### ACTIVITY
Output only the lines from the one holding "order: Artiodactyla" to the end of the data below, please, copied exactly.

Stored data entries

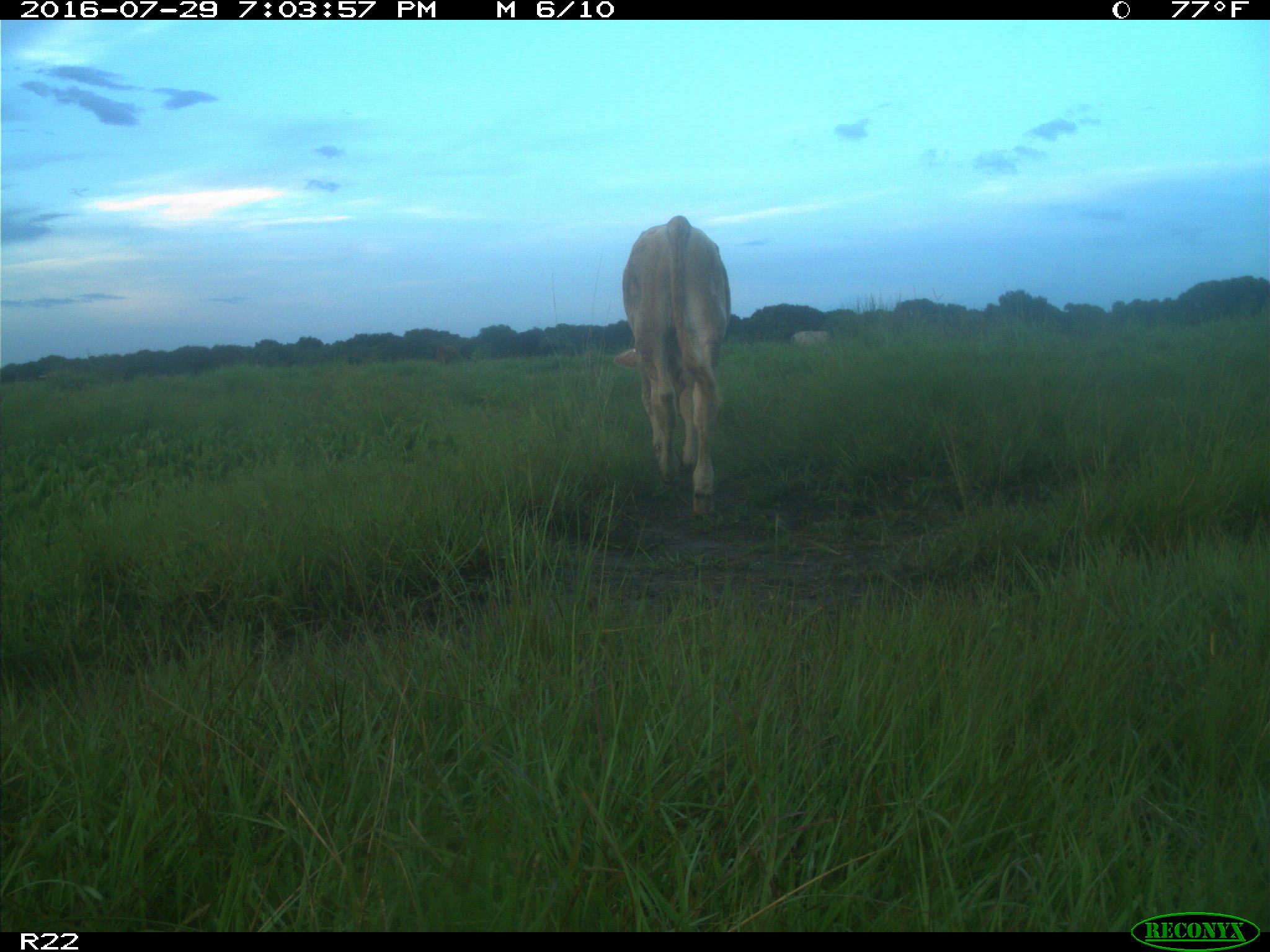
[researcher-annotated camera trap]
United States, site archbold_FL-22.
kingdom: Animalia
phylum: Chordata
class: Mammalia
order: Artiodactyla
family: Bovidae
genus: Bos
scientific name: Bos taurus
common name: domestic cow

### WRITTEN SOLUTION
order: Artiodactyla
family: Bovidae
genus: Bos
scientific name: Bos taurus
common name: domestic cow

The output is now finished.